[Exercise inputs Boundary: Start]
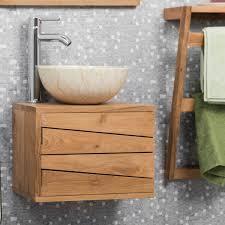 meuble sous vasque simple vasque suspendu en bois teck massif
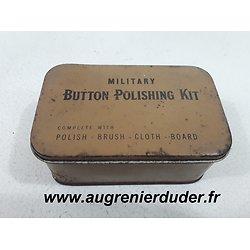 """Boite """"military button polishing kit """" US wwII"""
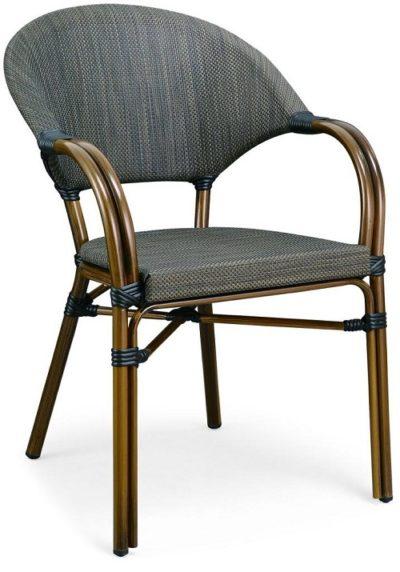 כיסא מעוצב בצורה חדשנית דגם 6547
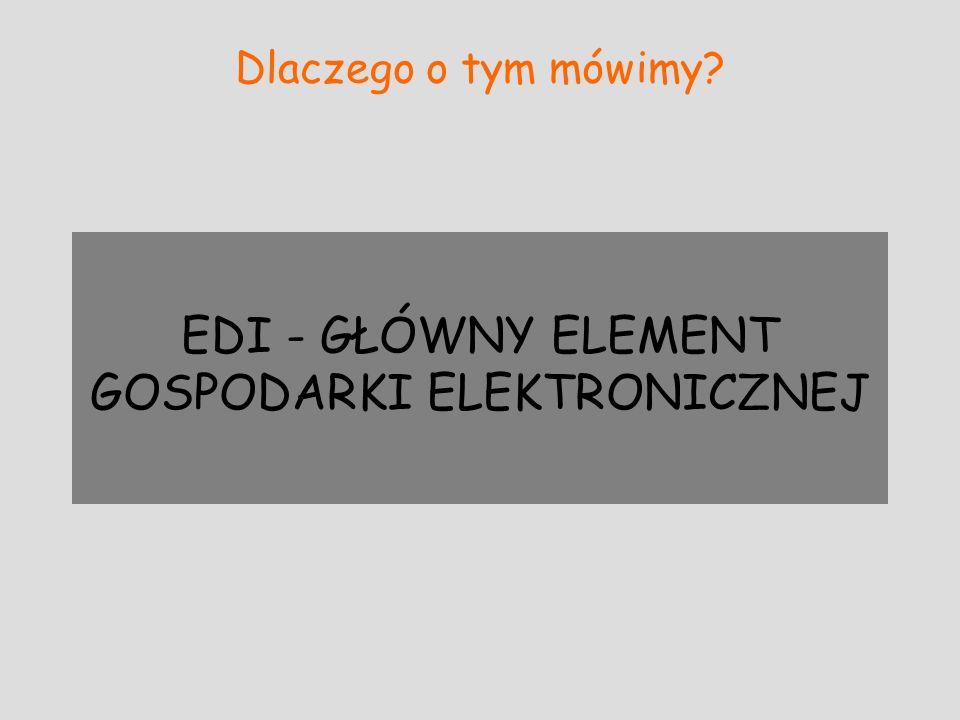 EDI - GŁÓWNY ELEMENT GOSPODARKI ELEKTRONICZNEJ
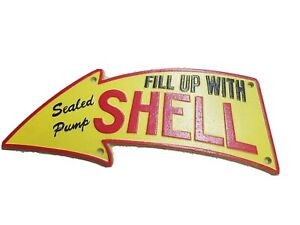 Shell Garage Sign Vintage 50s Fill Up With Shell Cast Iron Plaque 40cm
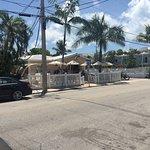 Southwinds Motel ภาพถ่าย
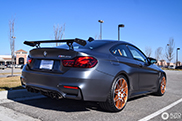 Spot of the Day USA: BMW M4 GTS
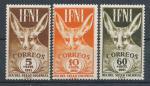 1951, Ifni Mi - **105/7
[Exercise inputs Boundary: End]
## Exercise aim
Precisely the lines from the one containing "כיסא מעוצב בצורה חדשנית דגם 6547" to the end of the data above, both included, should be printed; leave the pictures out.

## Task output
 כיסא מעוצב בצורה חדשנית דגם 6547
 EDI - GŁÓWNY ELEMENT GOSPODARKI ELEKTRONICZNEJ
 Shell Garage Sign Vintage 50s Fill Up With Shell Cast Iron Plaque 40cm
 Southwinds Motel ภาพถ่าย
 Spot of the Day USA: BMW M4 GTS
 1951, Ifni Mi - **105/7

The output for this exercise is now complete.